Sadly, as we have recently seen in the IACLEA organization when executives step out on their own and make proclamations without consulting their colleagues crisis can and will develop.
The most recent example of such a flap is the Transportation Safety Administration’s (yes, the beloved TSA at your airport folks) decision to allow knives, golf clubs and hockey sticks aboard flights without consulting those potentially impacted.
Bloomberg reports today: The U.S. Transportation Security Administration will let people carry small pocket knives onto passenger planes for the first time since the Sept. 11 terrorist attacks, along with golf clubs, hockey sticks and plastic Wiffle Ball-style bats.
The agency will permit knives with retractable blades shorter than 6 centimeters (2.36 inches) and narrower than 1/2 inch, TSA Administrator John Pistole said today at an aviation security conference in Brooklyn. The change, to conform with international rules, takes effect April 25.
Passengers will also be allowed to board flights with some other items that are currently prohibited, including sticks used to play lacrosse, billiards and hockey, ski poles and as many as two golf clubs, Pistole said.
The changes attracted criticism from labor unions representing flight attendants.
“This policy was designed to make the lives of TSA staff easier, but not make flights safer,” Stacy Martin, president of the Transportation Workers Union local that represents Southwest Airlines Co. flight attendants, said in a statement.
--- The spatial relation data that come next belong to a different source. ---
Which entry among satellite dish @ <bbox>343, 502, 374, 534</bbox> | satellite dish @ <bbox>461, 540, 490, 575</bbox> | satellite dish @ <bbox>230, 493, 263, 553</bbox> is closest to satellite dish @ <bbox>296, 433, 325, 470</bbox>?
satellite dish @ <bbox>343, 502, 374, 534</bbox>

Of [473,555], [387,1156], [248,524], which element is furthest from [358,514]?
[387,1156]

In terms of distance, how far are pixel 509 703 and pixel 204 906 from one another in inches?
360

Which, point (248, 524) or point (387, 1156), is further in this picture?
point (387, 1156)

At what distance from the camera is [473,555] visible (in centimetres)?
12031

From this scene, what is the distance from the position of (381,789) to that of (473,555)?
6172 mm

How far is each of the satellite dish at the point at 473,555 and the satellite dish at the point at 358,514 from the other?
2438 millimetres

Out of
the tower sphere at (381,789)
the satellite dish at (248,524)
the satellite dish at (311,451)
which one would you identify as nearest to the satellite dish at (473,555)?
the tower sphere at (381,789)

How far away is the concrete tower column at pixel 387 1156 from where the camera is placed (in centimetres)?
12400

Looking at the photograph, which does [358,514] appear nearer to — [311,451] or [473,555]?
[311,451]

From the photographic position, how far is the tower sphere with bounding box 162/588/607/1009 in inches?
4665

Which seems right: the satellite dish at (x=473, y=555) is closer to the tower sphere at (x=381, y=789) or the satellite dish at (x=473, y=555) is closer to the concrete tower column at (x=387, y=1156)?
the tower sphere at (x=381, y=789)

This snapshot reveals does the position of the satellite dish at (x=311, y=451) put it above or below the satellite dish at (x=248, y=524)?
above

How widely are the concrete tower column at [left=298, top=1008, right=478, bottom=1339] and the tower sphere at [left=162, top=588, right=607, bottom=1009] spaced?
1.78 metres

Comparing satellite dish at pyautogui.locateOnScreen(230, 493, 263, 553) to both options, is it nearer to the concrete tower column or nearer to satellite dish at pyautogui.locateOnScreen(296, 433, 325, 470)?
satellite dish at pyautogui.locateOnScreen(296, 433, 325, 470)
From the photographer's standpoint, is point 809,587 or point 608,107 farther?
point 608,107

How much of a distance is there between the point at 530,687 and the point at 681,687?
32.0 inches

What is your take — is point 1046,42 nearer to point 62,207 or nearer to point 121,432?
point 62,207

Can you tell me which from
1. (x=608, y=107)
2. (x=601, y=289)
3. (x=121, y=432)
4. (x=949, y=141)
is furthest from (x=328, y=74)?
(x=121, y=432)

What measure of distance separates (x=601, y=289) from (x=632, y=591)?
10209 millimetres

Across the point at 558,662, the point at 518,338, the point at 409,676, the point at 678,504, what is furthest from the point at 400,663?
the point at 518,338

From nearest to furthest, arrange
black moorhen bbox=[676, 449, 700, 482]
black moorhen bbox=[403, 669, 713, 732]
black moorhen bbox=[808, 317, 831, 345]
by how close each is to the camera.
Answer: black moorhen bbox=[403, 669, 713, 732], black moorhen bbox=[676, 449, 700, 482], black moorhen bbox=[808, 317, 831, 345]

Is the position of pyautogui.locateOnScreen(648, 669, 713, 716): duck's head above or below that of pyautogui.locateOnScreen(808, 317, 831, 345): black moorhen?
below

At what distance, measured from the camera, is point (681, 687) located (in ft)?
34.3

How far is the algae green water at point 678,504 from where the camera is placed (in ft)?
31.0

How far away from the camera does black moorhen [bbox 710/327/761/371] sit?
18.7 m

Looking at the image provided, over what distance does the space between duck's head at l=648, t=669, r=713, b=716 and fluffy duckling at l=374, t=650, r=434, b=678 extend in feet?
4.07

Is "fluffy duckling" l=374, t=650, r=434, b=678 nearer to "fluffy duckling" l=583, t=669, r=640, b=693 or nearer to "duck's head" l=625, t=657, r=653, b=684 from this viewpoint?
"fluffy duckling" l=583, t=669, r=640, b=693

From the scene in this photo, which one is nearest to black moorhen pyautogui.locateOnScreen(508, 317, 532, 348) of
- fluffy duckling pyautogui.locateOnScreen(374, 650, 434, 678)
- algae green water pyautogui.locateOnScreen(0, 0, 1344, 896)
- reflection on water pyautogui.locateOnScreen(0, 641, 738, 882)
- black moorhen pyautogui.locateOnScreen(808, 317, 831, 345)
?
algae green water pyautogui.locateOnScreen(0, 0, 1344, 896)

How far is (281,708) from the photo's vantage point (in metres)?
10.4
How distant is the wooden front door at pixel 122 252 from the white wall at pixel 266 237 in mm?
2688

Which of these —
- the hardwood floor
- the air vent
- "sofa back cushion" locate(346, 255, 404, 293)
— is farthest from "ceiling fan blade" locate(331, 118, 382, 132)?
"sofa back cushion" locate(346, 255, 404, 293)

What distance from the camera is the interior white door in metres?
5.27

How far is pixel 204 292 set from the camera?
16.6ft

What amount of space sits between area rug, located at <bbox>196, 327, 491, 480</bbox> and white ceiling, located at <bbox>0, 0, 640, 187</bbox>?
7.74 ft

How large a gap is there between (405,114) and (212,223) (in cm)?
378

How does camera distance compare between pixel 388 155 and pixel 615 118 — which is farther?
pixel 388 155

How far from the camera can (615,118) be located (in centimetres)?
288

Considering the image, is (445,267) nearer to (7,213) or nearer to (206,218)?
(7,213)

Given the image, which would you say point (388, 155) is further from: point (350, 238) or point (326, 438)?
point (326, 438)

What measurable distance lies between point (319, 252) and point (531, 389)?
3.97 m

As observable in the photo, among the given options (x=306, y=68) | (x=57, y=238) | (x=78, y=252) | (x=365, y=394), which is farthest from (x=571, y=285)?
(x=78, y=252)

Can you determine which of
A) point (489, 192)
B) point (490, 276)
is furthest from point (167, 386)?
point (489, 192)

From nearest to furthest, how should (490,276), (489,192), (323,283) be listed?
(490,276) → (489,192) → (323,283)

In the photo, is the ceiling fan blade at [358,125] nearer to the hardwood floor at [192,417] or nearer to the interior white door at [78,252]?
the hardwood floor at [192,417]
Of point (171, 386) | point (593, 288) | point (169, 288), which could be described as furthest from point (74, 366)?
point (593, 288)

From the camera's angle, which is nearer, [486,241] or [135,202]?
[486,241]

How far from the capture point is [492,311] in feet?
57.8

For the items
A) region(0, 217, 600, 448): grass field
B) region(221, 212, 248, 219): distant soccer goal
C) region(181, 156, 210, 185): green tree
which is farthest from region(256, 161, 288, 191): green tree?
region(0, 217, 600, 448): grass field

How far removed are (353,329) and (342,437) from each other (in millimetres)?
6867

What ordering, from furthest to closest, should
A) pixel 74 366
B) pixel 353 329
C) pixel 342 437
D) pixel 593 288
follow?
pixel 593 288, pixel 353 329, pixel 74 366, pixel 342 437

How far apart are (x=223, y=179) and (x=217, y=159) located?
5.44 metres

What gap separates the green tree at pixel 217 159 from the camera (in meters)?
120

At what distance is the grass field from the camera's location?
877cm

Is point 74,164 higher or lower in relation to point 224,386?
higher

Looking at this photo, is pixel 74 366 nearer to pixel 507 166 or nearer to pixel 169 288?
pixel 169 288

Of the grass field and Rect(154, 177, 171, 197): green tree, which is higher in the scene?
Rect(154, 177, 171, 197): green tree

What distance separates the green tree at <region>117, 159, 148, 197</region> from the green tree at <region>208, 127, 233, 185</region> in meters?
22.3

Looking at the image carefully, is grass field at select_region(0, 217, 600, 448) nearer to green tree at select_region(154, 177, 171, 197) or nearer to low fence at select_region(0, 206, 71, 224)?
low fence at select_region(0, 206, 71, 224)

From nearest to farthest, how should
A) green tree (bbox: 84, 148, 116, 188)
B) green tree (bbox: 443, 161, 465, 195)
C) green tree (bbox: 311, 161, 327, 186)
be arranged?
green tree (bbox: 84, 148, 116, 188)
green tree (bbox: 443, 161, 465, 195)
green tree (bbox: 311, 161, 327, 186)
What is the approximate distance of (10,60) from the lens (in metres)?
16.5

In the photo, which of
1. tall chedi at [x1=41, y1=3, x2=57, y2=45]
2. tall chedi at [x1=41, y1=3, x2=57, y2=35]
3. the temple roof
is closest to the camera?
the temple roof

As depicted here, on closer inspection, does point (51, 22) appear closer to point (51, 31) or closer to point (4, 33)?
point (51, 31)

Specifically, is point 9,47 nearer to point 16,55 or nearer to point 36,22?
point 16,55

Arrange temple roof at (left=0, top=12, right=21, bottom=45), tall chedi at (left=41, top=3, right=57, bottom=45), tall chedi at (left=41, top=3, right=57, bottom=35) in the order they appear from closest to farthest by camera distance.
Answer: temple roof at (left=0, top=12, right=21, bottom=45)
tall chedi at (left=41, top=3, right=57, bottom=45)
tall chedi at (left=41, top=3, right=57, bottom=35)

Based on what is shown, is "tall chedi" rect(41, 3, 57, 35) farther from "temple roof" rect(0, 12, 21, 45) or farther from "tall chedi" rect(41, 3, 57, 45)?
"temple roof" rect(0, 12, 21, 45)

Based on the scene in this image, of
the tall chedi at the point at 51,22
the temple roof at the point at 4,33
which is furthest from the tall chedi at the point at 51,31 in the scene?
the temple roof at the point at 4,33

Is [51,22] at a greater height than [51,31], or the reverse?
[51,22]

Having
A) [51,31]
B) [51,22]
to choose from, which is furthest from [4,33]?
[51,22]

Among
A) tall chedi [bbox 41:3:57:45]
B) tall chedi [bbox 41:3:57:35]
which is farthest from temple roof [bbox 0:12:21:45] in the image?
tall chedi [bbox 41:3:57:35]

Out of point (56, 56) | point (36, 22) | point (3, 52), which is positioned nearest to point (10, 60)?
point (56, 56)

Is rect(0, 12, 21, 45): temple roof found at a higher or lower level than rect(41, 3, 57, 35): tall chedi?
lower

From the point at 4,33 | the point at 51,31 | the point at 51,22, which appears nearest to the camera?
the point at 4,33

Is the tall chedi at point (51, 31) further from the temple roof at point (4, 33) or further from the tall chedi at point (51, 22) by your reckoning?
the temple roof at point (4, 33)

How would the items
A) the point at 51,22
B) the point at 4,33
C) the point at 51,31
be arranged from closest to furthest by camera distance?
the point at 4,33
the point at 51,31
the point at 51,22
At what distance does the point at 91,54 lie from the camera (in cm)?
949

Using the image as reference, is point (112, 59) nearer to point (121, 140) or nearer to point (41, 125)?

“While we agree that a passenger wielding a small knife or swinging a golf club or hockey stick poses less of a threat to the pilot locked in the cockpit, these are real threats to passengers and flight attendants in the passenger cabin,” Martin said.
You can read more about this created crisis at: http://www.bloomberg.com/news/2013-03-05/tsa-will-permit-knives-golf-clubs-on-u-s-planes.html
Sadly, it appears that many organizations have adopted the position of the White House in “never let a go to crisis go to waste.”
Such management styles don’t lend themselves to collaboration and support from those they manage and are responsible to.
You can solve and prevent such problems by involving those directly affected.